** BEGIN LISTED RECORDS **

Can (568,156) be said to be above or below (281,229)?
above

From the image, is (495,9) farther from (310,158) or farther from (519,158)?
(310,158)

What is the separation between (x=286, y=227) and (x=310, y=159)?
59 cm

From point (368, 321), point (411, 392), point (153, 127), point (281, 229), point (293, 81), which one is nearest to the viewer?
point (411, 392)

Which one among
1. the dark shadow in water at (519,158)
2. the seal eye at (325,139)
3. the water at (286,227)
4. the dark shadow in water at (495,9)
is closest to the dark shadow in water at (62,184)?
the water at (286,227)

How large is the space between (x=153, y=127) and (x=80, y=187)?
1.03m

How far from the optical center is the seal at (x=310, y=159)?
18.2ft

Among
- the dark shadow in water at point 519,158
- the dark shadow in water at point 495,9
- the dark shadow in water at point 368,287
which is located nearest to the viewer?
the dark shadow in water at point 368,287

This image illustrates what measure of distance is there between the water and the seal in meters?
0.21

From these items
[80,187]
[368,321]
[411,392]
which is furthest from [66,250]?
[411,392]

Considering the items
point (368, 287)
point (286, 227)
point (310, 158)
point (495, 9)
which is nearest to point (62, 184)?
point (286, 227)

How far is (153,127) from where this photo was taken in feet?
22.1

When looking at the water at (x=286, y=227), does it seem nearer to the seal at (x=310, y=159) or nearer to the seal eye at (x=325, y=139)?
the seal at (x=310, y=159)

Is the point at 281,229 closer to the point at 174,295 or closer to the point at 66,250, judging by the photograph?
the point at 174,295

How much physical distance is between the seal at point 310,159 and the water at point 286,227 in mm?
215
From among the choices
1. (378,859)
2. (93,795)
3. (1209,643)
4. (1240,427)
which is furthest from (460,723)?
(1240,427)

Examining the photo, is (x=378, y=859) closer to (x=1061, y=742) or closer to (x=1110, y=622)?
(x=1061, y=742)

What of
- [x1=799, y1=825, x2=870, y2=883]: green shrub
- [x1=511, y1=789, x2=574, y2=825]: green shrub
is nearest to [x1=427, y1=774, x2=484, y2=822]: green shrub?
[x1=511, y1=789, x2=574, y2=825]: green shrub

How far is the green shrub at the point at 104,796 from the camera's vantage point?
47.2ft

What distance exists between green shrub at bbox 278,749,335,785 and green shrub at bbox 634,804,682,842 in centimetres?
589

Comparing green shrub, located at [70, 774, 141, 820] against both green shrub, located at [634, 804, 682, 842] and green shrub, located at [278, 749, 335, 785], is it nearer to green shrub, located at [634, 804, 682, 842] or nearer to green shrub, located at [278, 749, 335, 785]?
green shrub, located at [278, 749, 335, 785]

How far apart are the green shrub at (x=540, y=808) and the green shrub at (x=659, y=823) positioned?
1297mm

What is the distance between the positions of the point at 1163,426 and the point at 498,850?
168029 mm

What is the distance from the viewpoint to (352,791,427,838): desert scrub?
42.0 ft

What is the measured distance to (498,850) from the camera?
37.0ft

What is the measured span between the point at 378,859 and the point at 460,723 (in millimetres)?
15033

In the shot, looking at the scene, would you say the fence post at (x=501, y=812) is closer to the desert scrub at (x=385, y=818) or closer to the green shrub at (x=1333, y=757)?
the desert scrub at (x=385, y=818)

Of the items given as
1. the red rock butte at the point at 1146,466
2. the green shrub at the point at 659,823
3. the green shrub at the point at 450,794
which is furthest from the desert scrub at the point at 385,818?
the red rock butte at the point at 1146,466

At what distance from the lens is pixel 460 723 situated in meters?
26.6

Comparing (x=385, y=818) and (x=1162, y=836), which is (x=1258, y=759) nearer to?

** END LISTED RECORDS **

■ WHAT YOU WILL DO:
Please write out the data above word for word, from the line containing "Of the items given as" through the end of the data.

■ RESULT FOR THIS TASK:
Of the items given as
1. the red rock butte at the point at 1146,466
2. the green shrub at the point at 659,823
3. the green shrub at the point at 450,794
which is furthest from the desert scrub at the point at 385,818?
the red rock butte at the point at 1146,466

At what distance from the lens is pixel 460 723 situated in meters?
26.6

Comparing (x=385, y=818) and (x=1162, y=836), which is (x=1258, y=759) nearer to?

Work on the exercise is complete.